WAS V6.0ではSI-Busという名称でESB機能を提供しています。図2に習ってみていきたいと思います。


図2
WAS V6.0ではサービスをつなげるためのSI-Busというバスを作ることができます。このバスを作ると内部にJavaベースのメッセージング・エンジン(WebSphere MQのようなものを想像してください)が作られます。バスは他のWAS V6.0が搭載されたマシンのバスと接続することができます。図の例ではシステムA、B、C3つのマシンのバスが相互にリンクされています。このリンクされたひとつの島をESBと呼んでいます。たとえばシステムAにあるクライアントプログラムはバスを通してシステムAにある顧客情報取得サービスを呼び出したり、システムBにある在庫管理サービスを呼び出したり、システムCにある決済処理サービスを呼び出したりすることが可能です。処理に必要なデータ、たとえば顧客情報や商品情報などはメッセージング機能によってデータが伝送されます。

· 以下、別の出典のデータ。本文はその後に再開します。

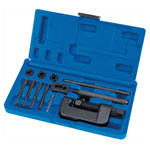 Draper Expert 31318 Motorcycle Chain Splitter and Riveter Kit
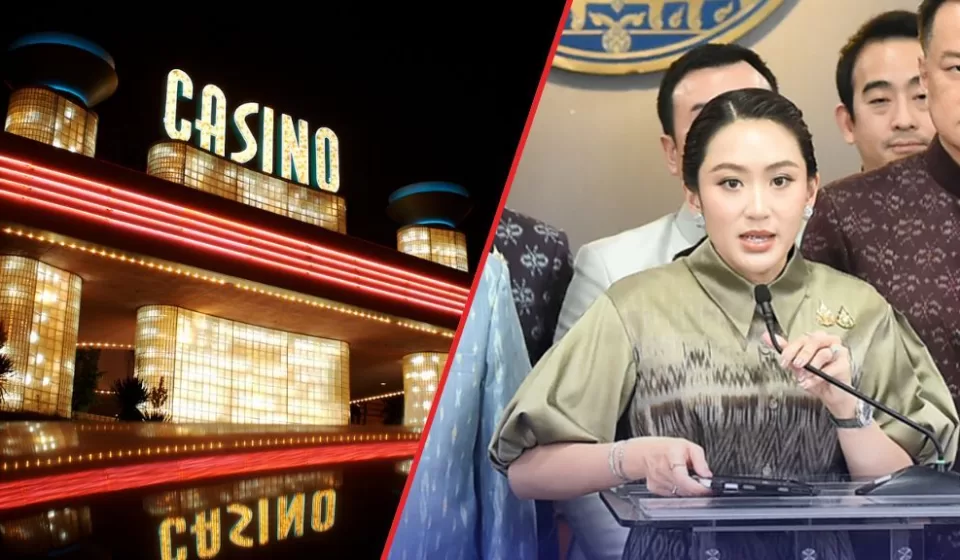 Thai casino bill rejection implications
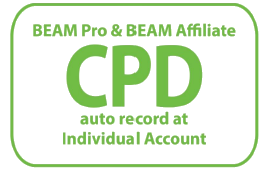 BEAM BEAM Pro BEAM Affiliate CPD Training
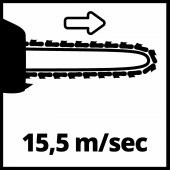 Einhell Gc-Ec 2040 Elektrikli Ağaç Kesme 4501230 thumbnail 9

SOAという言葉はIT市場のキーワードとなり、各ベンダーは競って自社のSOA戦略を打ち出しています。IBMでもSOA戦略としてコンサルティングや、サービス、ソフトウェアといった一括したサービスを提供することでその価値を強調しています。そしてこれからも標準技術や仕様の策定は進んでいくと思われます。
SOAはもともとビジネスに役立てるために考えられたコンセプトです。自社のビジネスのプロセスの効率化、最適化を常に考えながら、サービス化を検討していくことが最も重要となります。皆さんの身近にある業務プロセスの中でもサービス化できる部分はないか是非この機会に検討していただければ幸いです。